A genre-twirling western horror thriller

FICTION 

Valley of Shadows: A Novel

Rudy Ruiz 

Blackstone Publishing 

Hardback, 978-1-9826-0464-6, 350 pages 

September 20, 2022 

 

Solitario Cisneros, a former lawman who served as a captain in Mexico’s mounted rural police force, the Rurales, just wants to live out the rest of his life on his isolated, dusty ranch. Solitario seeks no more involvement with guns, badges, and crimes. He would rather be left alone with his cows, horses, memories, and family ghosts that have haunted him since childhood. 

 

New trouble, however, suddenly comes to him from Olvido, the small town near his ranch. Solitario previously served as the dusty settlement’s chief lawman. But the Rio Grande River suddenly changed its course, leaving Olvido and Solitario’s land now part of Texas, not Mexico. When three riders from the town—the mayor, the banker, and Solitario’s old Rurales sergeant, Elias—reach his house, they beg him to investigate a gruesome mass killing. Olvido’s Anglo sheriff and his entire family have been massacred. 

 

Reluctantly, Solitario takes the case and gets help from Onawa, an Apache-Mexican woman said to possess supernatural skills. Together, they track the suspects out into desert lands that are alive with apparitions, visions, and spirits, both good and evil. The suspects, meanwhile, have startling motives for their killings. And Solitario must face a life-or-death situation he has never thought possible. 

 

Valley of Shadows, San Antonio writer Rudy Ruiz’s fifth book, skillfully blends mystery, fantasy, and encounters with an array of borderland ghosts and curses. They haunt Solitario’s methodical and determined pursuit of the killers and their new kidnap victims. Law enforcement often was more direct and deadly for suspects when Solitario served in the Rurales. But now that he lives on the Texas side of the changed border, he is determined to follow American laws and have the criminals face a judge and jury. 

 

Ruiz’s previous novel, The Resurrection of Fulgencio Ramirez, received two gold medals at the 2021 International Latino Book Awards. A bilingual native of the U.S.-Mexico border area, the author builds up to his moments of horror slowly, often using taut sentences that reveal essential details about what Solitario is noticing or thinking. For example, when the ex-Rurales captain discovers that two more bodies have been left behind by the killers, Ruiz writes: 

“Solitario climbed gingerly along the inner edge of the stairs, clutching the banister to maintain his balance. As he ascended, he scrutinized the bloodstains on the steps. The intruders had stepped on the blood but left no recognizable marks.” 

 

Readers expecting a more straightforward borderland Western may not relish the author’s frequent reliance on supernatural events, apparitions, spells, and even sentient responses among horses and other animals during Solitario's pursuit of justice. 

 

Others, however, will find Valley of Shadows engrossing, thought-provoking, and even culturally and historically informative. Solitario runs headlong into questions about life, death, redemption, and even resurrection, and must figure out quickly how to respond. The strengths and roles of tradition and birthplace both help and hinder his quest. And, as revealed in occasional flashbacks, Solitario can escape neither the bad nor the good parts of the past that has shaped him. As his former sergeant, Elias, describes in a moment of reflection and realization: 

 

“Solitario was an authentic charro, and charros were gentlemen of noble Spanish ancestry trained and raised as the heirs to knights like Don Quixote and conquistadores like Hernán Cortez, Juan Navarro, and Diego Montemayor....[He] was a different kind of man, one on a trail of his own blazing.” 

 

Valley of Shadows offers fresh, enticing, and entertaining fiction set deep in a region where Texas and Mexican cultures merge, and ghosts, evil spirits, and human values are not stopped by borders. 

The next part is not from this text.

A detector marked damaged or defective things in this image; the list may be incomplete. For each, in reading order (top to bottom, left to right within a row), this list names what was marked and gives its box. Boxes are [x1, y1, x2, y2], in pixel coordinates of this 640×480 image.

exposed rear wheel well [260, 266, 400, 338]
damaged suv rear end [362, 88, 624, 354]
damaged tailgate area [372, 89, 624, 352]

Rudy Ruiz is a writer of literary fiction, essays and political commentary. His earliest works were published at Harvard, where he studied literature and creative writing and was awarded a Ford Foundation grant to support his writing endeavors. In 2017, Ruiz was awarded the Gulf Coast Prize in Fiction. Ruiz’s novel, The Resurrection of Fulgencio Ramirez was named one of the “Top 10 Best First Novels of 2020” by the American Library Association’s Booklist.